Given task :: In the text on legislative journals, what kind of evidence will courts not accept to contradict the journal entries?
[START OF Text to read]
Constitution does not require that legislative journals show affirmatively that bill was read by sections on final passage; although legislative journals do not show bill was read by sections on final passage, it is presumed to have been so read. Our Constitution does not require that the journals shall show affirmatively that a bill was read 'by sections' on its final passage, and, if they do not so show, the presumption, in the absence of affirmative evidence to the contrary, would be that it was read by sections as required.

Nothing but clear violation of Constitution justifies holding statute invalid. In passing upon the constitutionality of statutes generally, no matter from what standpoint the assault thereon may be made, it is a well-settled and cardinal rule that nothing but a clear violation of the Constitution will justify the courts in overruling the legislative will; and where there is a reasonable doubt as to the constitutionality of an act, it must be resolved in favor of the act, and it should be upheld.

If legislative journals show failure to comply with constitutional requirement, enrolled bill falls. Acts of the Legislature, duly enrolled and signed by the officers of the two houses and filed in the office of the Secretary of State with the approval of the Governor thereon, are prima facie valid and authoritative laws, but the journals of the two houses that enacted them may be resorted to to ascertain whether the mandatory requirements of the Constitution have been complied with by the Legislature in their enactment and, if such journals show explicitly, clearly, and affirmatively that any essential constitutional requirement has not been complied with, or if they fail to show any essential step in the progress of enactment that the Constitution expressly requires them to show, such, for example, as the entry of the yeas and nays upon the final passage of any bill in either house, then such journals would prevail as evidence, and the enrolled bill, as evidence of law, would have to fall.

Courts take judicial notice of legislative journals. The journals kept by the two houses of the Legislature of their proceedings are public records, of which the courts of the state will take judicial notice.

Parol evidence not admissible against affirmative showing of legislative journals. Parol evidence is not admissible against the affirmative showing of the journals of the Legislature.

Parol evidence not received to contradict entries in legislative journals relative to proceedings in enacting statutes. In adjudicating matters involving legislative proceedings in enacting statutes, the courts will accept as true the entries relative to such matters as they appear in the journals that are required by the Constitution to be kept by each house; and parol evidence will not be received to contradict such entries.

Courts have no substantive power to review and nullify legislative proceedings or enactments; courts may determine whether legislative journals show that statute was not duly enacted. The courts have no substantive power to review and nullify legislative proceedings or enactments; but, in adjudicating litigated rights under a statute, the courts may determine whether the legislative journals show that the statute was not duly enacted.

Courts presume that bill was read by sections on final passage in each house, unless contrary clearly appears by legislative journal. The Constitution (art. 3, § 17) provides that 'every bill' passed by the Legislature 'shall be read by its sections' 'on its final passage' in each house, but it does not require an entry to be made in the journals that a bill was so read, and the courts will conclusively presume that a bill was read by its sections on its final passage in each house, unless the contrary clearly appears by the journals.
[END OF Text to read]
[START OF Information provided]
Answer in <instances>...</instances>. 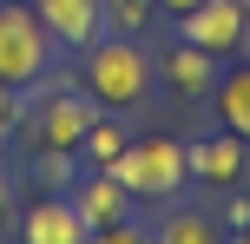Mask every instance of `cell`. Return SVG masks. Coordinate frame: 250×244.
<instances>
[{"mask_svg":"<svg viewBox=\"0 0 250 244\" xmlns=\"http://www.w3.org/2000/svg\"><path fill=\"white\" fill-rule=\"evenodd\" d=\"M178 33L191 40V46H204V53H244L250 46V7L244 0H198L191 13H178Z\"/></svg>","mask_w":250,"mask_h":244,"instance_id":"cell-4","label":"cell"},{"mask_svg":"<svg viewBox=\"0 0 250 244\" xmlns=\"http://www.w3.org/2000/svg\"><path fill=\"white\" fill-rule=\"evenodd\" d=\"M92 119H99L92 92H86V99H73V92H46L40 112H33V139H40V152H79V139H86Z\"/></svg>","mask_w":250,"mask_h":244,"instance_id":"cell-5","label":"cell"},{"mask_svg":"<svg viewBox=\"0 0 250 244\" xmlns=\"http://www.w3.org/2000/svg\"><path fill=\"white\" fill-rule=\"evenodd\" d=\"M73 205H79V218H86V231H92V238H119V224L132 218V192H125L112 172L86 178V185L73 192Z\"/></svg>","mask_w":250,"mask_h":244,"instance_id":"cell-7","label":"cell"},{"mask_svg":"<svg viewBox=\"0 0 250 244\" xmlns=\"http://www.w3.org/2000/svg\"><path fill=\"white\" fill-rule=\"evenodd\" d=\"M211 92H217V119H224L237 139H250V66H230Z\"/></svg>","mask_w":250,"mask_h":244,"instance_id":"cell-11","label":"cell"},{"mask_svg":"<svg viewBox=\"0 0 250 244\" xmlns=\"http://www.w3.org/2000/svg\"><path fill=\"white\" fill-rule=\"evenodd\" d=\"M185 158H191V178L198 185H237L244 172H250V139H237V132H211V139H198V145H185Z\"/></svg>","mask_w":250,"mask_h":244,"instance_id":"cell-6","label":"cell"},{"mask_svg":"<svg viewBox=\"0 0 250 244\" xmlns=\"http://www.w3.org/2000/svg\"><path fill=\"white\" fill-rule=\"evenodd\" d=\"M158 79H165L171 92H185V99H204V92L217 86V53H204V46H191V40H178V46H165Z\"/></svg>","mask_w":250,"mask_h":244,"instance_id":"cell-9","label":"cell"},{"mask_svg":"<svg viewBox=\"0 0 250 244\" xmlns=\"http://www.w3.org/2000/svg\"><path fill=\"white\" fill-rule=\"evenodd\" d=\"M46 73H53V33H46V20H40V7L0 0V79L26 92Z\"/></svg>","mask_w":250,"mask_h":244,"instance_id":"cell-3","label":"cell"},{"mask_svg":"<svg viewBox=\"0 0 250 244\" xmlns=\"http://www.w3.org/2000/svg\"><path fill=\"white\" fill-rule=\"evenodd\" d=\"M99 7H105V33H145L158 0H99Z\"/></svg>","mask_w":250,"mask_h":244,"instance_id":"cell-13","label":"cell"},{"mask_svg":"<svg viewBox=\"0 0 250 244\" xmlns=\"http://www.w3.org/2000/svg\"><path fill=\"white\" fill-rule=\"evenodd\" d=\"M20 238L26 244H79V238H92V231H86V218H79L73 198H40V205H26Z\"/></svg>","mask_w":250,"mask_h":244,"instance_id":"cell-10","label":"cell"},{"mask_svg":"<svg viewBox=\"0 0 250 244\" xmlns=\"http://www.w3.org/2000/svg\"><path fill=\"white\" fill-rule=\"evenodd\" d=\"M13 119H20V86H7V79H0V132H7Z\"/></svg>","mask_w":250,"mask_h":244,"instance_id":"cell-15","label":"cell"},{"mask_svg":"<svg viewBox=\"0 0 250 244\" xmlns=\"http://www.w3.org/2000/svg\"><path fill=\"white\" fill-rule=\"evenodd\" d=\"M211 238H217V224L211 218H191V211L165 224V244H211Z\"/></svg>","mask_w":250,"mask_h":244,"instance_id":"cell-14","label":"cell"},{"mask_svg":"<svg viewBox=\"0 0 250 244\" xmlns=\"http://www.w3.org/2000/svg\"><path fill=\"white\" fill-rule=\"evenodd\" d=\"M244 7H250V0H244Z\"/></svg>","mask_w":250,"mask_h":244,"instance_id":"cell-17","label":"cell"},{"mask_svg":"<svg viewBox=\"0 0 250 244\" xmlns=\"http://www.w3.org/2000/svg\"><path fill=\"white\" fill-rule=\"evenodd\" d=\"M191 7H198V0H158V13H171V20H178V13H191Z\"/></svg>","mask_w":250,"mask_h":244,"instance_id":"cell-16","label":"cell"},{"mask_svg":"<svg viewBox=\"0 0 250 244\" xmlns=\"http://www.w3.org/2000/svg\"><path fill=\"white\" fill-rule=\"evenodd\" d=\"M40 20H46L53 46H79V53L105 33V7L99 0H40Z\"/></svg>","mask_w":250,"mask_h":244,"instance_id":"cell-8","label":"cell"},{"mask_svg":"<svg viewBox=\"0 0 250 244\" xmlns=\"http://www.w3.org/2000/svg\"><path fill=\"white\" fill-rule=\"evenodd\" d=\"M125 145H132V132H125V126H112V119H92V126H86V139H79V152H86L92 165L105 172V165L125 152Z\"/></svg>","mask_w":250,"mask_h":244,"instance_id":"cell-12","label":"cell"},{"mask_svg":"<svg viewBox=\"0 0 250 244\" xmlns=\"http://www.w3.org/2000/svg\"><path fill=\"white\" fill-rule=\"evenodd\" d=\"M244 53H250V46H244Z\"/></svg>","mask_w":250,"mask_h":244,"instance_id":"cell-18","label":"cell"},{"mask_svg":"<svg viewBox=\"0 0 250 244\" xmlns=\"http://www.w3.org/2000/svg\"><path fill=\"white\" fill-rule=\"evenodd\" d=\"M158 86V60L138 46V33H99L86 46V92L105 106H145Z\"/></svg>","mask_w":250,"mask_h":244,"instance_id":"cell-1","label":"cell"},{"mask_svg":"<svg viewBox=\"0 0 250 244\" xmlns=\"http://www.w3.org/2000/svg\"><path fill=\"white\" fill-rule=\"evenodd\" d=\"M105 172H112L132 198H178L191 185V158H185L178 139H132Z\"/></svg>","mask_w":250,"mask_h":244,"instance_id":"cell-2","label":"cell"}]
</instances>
[END OF Information provided]
[START OF Information provided]
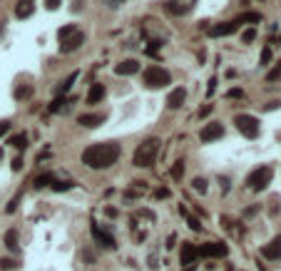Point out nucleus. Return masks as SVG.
[END OF Information provided]
[START OF Information provided]
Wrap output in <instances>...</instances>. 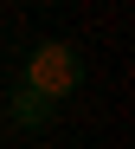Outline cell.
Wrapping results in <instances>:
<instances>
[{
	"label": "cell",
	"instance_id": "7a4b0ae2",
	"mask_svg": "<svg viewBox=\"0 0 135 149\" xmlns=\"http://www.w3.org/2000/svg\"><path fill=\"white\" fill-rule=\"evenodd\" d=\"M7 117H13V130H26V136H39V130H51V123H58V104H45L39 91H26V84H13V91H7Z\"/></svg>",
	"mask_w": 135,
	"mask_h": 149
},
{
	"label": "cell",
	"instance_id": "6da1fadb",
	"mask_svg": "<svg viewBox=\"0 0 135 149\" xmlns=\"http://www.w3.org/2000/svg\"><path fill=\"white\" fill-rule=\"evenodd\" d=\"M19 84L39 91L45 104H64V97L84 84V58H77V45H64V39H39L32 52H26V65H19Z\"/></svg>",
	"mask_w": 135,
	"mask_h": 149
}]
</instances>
[END OF Information provided]
Response :: Parol evidence.